── AVAILABLE RECORDS ──
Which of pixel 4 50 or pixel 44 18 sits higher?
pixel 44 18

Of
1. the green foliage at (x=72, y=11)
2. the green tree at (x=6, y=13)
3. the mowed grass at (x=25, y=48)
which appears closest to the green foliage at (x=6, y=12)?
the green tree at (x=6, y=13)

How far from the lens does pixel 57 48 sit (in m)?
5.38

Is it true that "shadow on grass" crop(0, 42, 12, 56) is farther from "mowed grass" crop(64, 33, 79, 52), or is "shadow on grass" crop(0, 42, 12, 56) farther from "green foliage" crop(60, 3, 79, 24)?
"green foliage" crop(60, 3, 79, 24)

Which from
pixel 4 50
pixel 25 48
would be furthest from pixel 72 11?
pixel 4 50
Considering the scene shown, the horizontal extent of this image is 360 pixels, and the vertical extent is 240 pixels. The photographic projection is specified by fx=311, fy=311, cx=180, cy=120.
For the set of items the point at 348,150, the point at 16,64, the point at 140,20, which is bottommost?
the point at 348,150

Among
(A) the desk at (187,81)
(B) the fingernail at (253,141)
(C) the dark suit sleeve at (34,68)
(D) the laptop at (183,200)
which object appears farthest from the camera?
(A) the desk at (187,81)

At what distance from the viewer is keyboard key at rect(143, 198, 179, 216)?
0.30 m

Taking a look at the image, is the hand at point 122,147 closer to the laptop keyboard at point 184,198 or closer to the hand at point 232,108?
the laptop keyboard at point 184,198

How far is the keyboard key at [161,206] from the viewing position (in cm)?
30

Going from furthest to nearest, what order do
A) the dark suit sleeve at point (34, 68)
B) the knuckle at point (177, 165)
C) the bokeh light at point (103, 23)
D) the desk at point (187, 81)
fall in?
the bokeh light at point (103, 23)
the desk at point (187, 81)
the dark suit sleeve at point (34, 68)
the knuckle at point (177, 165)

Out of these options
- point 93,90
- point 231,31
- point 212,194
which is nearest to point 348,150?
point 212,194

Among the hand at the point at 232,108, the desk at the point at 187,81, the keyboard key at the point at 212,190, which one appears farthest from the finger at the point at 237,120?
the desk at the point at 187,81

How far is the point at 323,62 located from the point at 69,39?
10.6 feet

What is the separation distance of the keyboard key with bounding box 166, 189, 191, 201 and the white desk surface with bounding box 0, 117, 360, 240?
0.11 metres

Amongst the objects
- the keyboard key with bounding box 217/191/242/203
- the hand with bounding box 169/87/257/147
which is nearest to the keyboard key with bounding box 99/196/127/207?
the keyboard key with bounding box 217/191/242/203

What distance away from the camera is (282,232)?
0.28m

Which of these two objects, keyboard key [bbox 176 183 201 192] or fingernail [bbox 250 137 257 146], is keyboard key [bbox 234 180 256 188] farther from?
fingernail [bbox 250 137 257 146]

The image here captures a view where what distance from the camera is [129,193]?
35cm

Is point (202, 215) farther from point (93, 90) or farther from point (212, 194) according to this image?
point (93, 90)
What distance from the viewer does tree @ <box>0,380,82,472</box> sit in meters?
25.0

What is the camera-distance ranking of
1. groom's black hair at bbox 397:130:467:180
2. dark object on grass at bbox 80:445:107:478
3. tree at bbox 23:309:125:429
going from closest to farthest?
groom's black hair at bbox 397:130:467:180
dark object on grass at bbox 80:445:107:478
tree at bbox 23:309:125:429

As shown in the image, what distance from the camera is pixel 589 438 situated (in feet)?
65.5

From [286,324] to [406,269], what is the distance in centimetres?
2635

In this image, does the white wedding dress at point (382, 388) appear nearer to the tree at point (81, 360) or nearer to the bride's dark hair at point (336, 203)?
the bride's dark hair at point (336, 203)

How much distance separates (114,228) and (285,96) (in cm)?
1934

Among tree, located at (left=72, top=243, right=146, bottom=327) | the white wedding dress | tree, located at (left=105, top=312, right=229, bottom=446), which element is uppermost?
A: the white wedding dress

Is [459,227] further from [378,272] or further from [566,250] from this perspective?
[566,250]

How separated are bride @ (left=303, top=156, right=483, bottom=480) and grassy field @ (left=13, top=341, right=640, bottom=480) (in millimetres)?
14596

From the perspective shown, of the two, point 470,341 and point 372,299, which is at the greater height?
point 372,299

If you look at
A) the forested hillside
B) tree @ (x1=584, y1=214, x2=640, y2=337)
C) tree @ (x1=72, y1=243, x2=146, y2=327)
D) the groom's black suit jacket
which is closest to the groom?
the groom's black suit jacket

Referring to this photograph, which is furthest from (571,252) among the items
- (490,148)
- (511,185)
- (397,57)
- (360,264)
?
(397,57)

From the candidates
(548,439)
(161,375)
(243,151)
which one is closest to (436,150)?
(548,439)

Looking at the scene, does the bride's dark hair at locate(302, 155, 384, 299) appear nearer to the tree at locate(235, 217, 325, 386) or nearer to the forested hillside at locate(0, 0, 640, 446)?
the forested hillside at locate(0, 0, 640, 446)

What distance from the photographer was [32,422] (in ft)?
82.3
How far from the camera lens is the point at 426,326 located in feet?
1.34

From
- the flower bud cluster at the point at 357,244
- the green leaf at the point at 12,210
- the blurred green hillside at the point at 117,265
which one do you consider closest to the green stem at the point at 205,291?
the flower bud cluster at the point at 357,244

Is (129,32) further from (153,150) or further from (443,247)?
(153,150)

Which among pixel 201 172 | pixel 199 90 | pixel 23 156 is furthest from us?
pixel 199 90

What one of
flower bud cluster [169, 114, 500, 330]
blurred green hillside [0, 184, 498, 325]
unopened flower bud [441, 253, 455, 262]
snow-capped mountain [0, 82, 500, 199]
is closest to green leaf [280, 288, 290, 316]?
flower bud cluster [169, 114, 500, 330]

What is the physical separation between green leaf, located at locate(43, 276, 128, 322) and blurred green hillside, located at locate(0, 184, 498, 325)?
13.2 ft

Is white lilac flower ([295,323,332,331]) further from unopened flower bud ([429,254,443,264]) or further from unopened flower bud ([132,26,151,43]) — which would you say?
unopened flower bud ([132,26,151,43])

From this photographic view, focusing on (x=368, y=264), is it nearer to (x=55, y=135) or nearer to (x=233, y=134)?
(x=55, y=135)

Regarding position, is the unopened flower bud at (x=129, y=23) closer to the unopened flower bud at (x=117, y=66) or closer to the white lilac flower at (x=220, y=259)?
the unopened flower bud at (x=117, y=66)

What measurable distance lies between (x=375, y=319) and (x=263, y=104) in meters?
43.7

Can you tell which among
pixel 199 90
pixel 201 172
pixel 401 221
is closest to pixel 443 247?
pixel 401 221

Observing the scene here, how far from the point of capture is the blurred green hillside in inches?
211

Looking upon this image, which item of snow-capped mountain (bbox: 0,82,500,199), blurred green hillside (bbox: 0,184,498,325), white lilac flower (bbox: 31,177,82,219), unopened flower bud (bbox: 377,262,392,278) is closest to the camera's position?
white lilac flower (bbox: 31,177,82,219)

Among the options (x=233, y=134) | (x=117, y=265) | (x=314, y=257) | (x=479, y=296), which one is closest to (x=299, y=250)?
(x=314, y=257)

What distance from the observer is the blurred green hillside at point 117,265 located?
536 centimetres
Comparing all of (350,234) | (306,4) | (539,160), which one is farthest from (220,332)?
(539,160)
───
Could you write out all of the items above again, swapping "mowed grass" for "trimmed lawn" wherever it occurs and leaving everything else unchanged?

Which of pixel 4 50 or pixel 44 18 sits higher?
pixel 44 18

Of
1. the green foliage at (x=72, y=11)
2. the green tree at (x=6, y=13)
3. the trimmed lawn at (x=25, y=48)
which appears closest to the green foliage at (x=6, y=12)?
the green tree at (x=6, y=13)

How far from the lens does pixel 57 48 sit (in m)?
5.38

Is it true that "shadow on grass" crop(0, 42, 12, 56) is farther from "trimmed lawn" crop(64, 33, 79, 52), or is "shadow on grass" crop(0, 42, 12, 56) farther from "green foliage" crop(60, 3, 79, 24)?
"green foliage" crop(60, 3, 79, 24)

Which from
pixel 4 50
pixel 25 48
would be furthest from pixel 72 11?
pixel 4 50
Considering the scene shown, the horizontal extent of this image is 360 pixels, and the vertical extent is 240 pixels. The photographic projection is specified by fx=311, fy=311, cx=180, cy=120.
For the set of items the point at 348,150, the point at 16,64, the point at 140,20, which is bottommost?
the point at 348,150

Among
(A) the desk at (187,81)
(B) the fingernail at (253,141)
(C) the dark suit sleeve at (34,68)
(D) the laptop at (183,200)
which object appears farthest from the camera?
(A) the desk at (187,81)

At what distance from the viewer is keyboard key at rect(143, 198, 179, 216)?
0.30 m

Taking a look at the image, is the hand at point 122,147 closer to the laptop keyboard at point 184,198 or closer to the hand at point 232,108?
the laptop keyboard at point 184,198

How far is the keyboard key at [161,206] from the viewing position (in cm)?
30

Going from furthest to nearest, what order do
A) the dark suit sleeve at point (34, 68)
B) the knuckle at point (177, 165)
C) the bokeh light at point (103, 23)
D) the desk at point (187, 81)
fall in?
the bokeh light at point (103, 23)
the desk at point (187, 81)
the dark suit sleeve at point (34, 68)
the knuckle at point (177, 165)

Out of these options
- point 93,90
- point 231,31
- point 212,194
which is nearest to point 348,150?
point 212,194

Among the hand at the point at 232,108, the desk at the point at 187,81, the keyboard key at the point at 212,190, which one appears farthest from the finger at the point at 237,120?
the desk at the point at 187,81

How far is the point at 323,62 located from the point at 69,39?
10.6 feet

What is the separation distance of the keyboard key with bounding box 166, 189, 191, 201 and the white desk surface with bounding box 0, 117, 360, 240?
0.11 metres

Amongst the objects
- the keyboard key with bounding box 217/191/242/203
- the hand with bounding box 169/87/257/147
which is nearest to the keyboard key with bounding box 99/196/127/207?
the keyboard key with bounding box 217/191/242/203

What distance away from the camera is (282,232)?
0.28m

Which of these two objects, keyboard key [bbox 176 183 201 192] or fingernail [bbox 250 137 257 146], is keyboard key [bbox 234 180 256 188] farther from?
fingernail [bbox 250 137 257 146]

The image here captures a view where what distance from the camera is [129,193]?
35cm

Is point (202, 215) farther from point (93, 90) or farther from point (212, 194) according to this image?
point (93, 90)
What distance from the viewer does tree @ <box>0,380,82,472</box> sit in meters?
25.0

What is the camera-distance ranking of
1. groom's black hair at bbox 397:130:467:180
2. dark object on grass at bbox 80:445:107:478
3. tree at bbox 23:309:125:429
going from closest to farthest?
groom's black hair at bbox 397:130:467:180
dark object on grass at bbox 80:445:107:478
tree at bbox 23:309:125:429

As shown in the image, what distance from the camera is pixel 589 438 situated (in feet)?
65.5

From [286,324] to [406,269], what is the distance in centimetres?
2635

In this image, does the white wedding dress at point (382, 388) appear nearer to the tree at point (81, 360) or nearer to the bride's dark hair at point (336, 203)?
the bride's dark hair at point (336, 203)

How much distance separates (114,228) and (285,96) (in cm)?
1934

Among tree, located at (left=72, top=243, right=146, bottom=327) | the white wedding dress | tree, located at (left=105, top=312, right=229, bottom=446), which element is uppermost?
A: the white wedding dress

Is [459,227] further from [378,272] or further from [566,250] from this perspective?
[566,250]

How separated are bride @ (left=303, top=156, right=483, bottom=480) and grassy field @ (left=13, top=341, right=640, bottom=480) (in millimetres)?
14596

From the perspective shown, of the two, point 470,341 and point 372,299, which is at the greater height?
point 372,299

If you look at
A) the forested hillside
B) tree @ (x1=584, y1=214, x2=640, y2=337)
C) tree @ (x1=72, y1=243, x2=146, y2=327)
D) the groom's black suit jacket
which is closest to the groom?
the groom's black suit jacket

Referring to this photograph, which is furthest from (571,252) among the items
- (490,148)
- (511,185)
- (397,57)
- (360,264)
?
(397,57)

From the candidates
(548,439)
(161,375)
(243,151)
which one is closest to (436,150)?
(548,439)

Looking at the scene, does the bride's dark hair at locate(302, 155, 384, 299) appear nearer to the tree at locate(235, 217, 325, 386) or nearer to the forested hillside at locate(0, 0, 640, 446)?
the forested hillside at locate(0, 0, 640, 446)

What distance from the photographer was [32,422] (in ft)?
82.3
How far from the camera lens is the point at 426,326 located in feet?
1.34

From
- the flower bud cluster at the point at 357,244
- the green leaf at the point at 12,210
- the blurred green hillside at the point at 117,265
which one do you consider closest to the green stem at the point at 205,291?
the flower bud cluster at the point at 357,244

Is (129,32) further from (153,150) or further from (443,247)?
(153,150)

Which among pixel 201 172 | pixel 199 90 | pixel 23 156 is furthest from us?
pixel 199 90

What one of
flower bud cluster [169, 114, 500, 330]
blurred green hillside [0, 184, 498, 325]
unopened flower bud [441, 253, 455, 262]
snow-capped mountain [0, 82, 500, 199]
is closest to green leaf [280, 288, 290, 316]?
flower bud cluster [169, 114, 500, 330]

What is the physical separation between green leaf, located at locate(43, 276, 128, 322) and blurred green hillside, located at locate(0, 184, 498, 325)?
13.2 ft

Is white lilac flower ([295,323,332,331]) further from unopened flower bud ([429,254,443,264]) or further from unopened flower bud ([132,26,151,43]) — which would you say?
unopened flower bud ([132,26,151,43])

From this photographic view, focusing on (x=368, y=264), is it nearer to (x=55, y=135) or nearer to (x=233, y=134)?
(x=55, y=135)

Regarding position, is the unopened flower bud at (x=129, y=23) closer to the unopened flower bud at (x=117, y=66) or closer to the white lilac flower at (x=220, y=259)?
the unopened flower bud at (x=117, y=66)

What measurable distance lies between (x=375, y=319) and (x=263, y=104) in meters?
43.7

Can you tell which among
pixel 199 90
pixel 201 172
pixel 401 221
is closest to pixel 443 247?
pixel 401 221

Observing the scene here, how far from the point of capture is the blurred green hillside in inches?
211

Looking upon this image, which item of snow-capped mountain (bbox: 0,82,500,199), blurred green hillside (bbox: 0,184,498,325), white lilac flower (bbox: 31,177,82,219), unopened flower bud (bbox: 377,262,392,278) is closest to the camera's position?
white lilac flower (bbox: 31,177,82,219)

Among the options (x=233, y=134) | (x=117, y=265) | (x=314, y=257) | (x=479, y=296), which one is closest to (x=299, y=250)?
(x=314, y=257)

What distance from the observer is the blurred green hillside at point 117,265 located?
536 centimetres
Comparing all of (350,234) | (306,4) | (539,160), which one is farthest from (220,332)?
(539,160)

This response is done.